* STORED DATA:
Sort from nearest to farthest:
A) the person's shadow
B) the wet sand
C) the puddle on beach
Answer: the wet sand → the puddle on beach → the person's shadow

* JOB: Render every line of the entries above as a JSON array of strings, one string per line, with blank lines omitted.

* WORKED ANSWER:
[
  "Sort from nearest to farthest:",
  "A) the person's shadow",
  "B) the wet sand",
  "C) the puddle on beach",
  "Answer: the wet sand → the puddle on beach → the person's shadow"
]